• [DOCUMENT PASSAGE]:
____

When people do show up with their dogs, I find I still walk alone. Most folks who come out there with their dogs just let them out of their vehicle and they slowly drive around the fairgrounds with the dogs running after the car, stopping to smell and stopping to do what dogs do.

I am not judgmental when people do this, it is what they do. Well, to be totally honest, when it is really, really cold out with wind chills way below zero, and I am walking in coveralls and huge gloves and big woolen cap, yeah, I feel a little superior, but mostly I just think it’s their way to do it and I’m glad their dogs get to run.

A part of me feels a bit sad though, not for the dogs who get to smell and run, but for the people in the cars who miss so much that could be experienced with a short walk around the fairgrounds. In the years with my dogs, I have come to appreciate the subtle marks of life moving from one season to another. I appreciate the crunch of the snow on the roads under my feet, and how that snow slowly becomes slush, and then dries.

I enjoy how the earth feels under my feet, hard as stone as I walk in winter and early spring, but then slowly, almost imperceptibly, it begins to give a bit as I walk, just a bit, telling me the land is thawing and spring has come.

____

Excerpts of labeled region data:
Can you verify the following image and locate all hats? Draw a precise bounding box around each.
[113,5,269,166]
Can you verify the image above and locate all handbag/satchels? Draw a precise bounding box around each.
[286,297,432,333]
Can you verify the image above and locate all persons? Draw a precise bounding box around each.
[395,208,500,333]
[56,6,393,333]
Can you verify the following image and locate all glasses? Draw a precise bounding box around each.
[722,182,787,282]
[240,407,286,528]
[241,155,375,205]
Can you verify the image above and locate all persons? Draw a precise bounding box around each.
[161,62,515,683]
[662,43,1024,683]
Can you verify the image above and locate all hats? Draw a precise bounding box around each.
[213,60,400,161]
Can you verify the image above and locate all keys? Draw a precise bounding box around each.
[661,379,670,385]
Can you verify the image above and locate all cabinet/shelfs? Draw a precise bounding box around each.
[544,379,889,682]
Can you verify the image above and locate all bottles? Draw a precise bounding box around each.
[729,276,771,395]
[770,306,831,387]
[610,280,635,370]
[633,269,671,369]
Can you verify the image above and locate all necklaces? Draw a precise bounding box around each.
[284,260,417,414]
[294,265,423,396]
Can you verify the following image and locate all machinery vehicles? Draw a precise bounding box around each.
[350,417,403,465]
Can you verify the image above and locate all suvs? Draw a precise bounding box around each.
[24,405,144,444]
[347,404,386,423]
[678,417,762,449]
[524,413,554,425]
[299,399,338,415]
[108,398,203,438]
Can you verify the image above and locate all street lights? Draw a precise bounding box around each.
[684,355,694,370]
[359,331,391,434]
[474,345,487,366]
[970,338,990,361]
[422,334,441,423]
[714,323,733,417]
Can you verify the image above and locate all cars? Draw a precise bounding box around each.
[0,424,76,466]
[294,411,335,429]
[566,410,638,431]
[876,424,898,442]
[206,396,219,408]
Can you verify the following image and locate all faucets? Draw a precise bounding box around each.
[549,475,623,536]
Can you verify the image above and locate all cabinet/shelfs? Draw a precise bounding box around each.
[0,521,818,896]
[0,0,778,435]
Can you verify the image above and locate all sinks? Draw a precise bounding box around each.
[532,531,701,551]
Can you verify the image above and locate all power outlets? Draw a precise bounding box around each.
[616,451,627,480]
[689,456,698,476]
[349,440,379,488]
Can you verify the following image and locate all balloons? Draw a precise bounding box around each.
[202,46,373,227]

____

• [STATED TASK A]:
Reproduce verbatim everything in the dog-walking passage from "I am not judgmental" down to "get to run.".
• [STATED TASK B]:
Format everything in the records from the first line down to the line containing "[0,0,778,435]", inclusive, as a Markdown table with columns Row and Line, omitting blank lines.

• [EXERCISE RESULT A]:
I am not judgmental when people do this, it is what they do. Well, to be totally honest, when it is really, really cold out with wind chills way below zero, and I am walking in coveralls and huge gloves and big woolen cap, yeah, I feel a little superior, but mostly I just think it’s their way to do it and I’m glad their dogs get to run.

• [EXERCISE RESULT B]:
| Row | Line |
|---|---|
| 1 | Can you verify the following image and locate all hats? Draw a precise bounding box around each. |
| 2 | [113,5,269,166] |
| 3 | Can you verify the image above and locate all handbag/satchels? Draw a precise bounding box around each. |
| 4 | [286,297,432,333] |
| 5 | Can you verify the image above and locate all persons? Draw a precise bounding box around each. |
| 6 | [395,208,500,333] |
| 7 | [56,6,393,333] |
| 8 | Can you verify the following image and locate all glasses? Draw a precise bounding box around each. |
| 9 | [722,182,787,282] |
| 10 | [240,407,286,528] |
| 11 | [241,155,375,205] |
| 12 | Can you verify the image above and locate all persons? Draw a precise bounding box around each. |
| 13 | [161,62,515,683] |
| 14 | [662,43,1024,683] |
| 15 | Can you verify the image above and locate all hats? Draw a precise bounding box around each. |
| 16 | [213,60,400,161] |
| 17 | Can you verify the image above and locate all keys? Draw a precise bounding box around each. |
| 18 | [661,379,670,385] |
| 19 | Can you verify the image above and locate all cabinet/shelfs? Draw a precise bounding box around each. |
| 20 | [544,379,889,682] |
| 21 | Can you verify the image above and locate all bottles? Draw a precise bounding box around each. |
| 22 | [729,276,771,395] |
| 23 | [770,306,831,387] |
| 24 | [610,280,635,370] |
| 25 | [633,269,671,369] |
| 26 | Can you verify the image above and locate all necklaces? Draw a precise bounding box around each. |
| 27 | [284,260,417,414] |
| 28 | [294,265,423,396] |
| 29 | Can you verify the following image and locate all machinery vehicles? Draw a precise bounding box around each. |
| 30 | [350,417,403,465] |
| 31 | Can you verify the image above and locate all suvs? Draw a precise bounding box around each. |
| 32 | [24,405,144,444] |
| 33 | [347,404,386,423] |
| 34 | [678,417,762,449] |
| 35 | [524,413,554,425] |
| 36 | [299,399,338,415] |
| 37 | [108,398,203,438] |
| 38 | Can you verify the image above and locate all street lights? Draw a precise bounding box around each. |
| 39 | [684,355,694,370] |
| 40 | [359,331,391,434] |
| 41 | [474,345,487,366] |
| 42 | [970,338,990,361] |
| 43 | [422,334,441,423] |
| 44 | [714,323,733,417] |
| 45 | Can you verify the image above and locate all cars? Draw a precise bounding box around each. |
| 46 | [0,424,76,466] |
| 47 | [294,411,335,429] |
| 48 | [566,410,638,431] |
| 49 | [876,424,898,442] |
| 50 | [206,396,219,408] |
| 51 | Can you verify the following image and locate all faucets? Draw a precise bounding box around each. |
| 52 | [549,475,623,536] |
| 53 | Can you verify the image above and locate all cabinet/shelfs? Draw a precise bounding box around each. |
| 54 | [0,521,818,896] |
| 55 | [0,0,778,435] |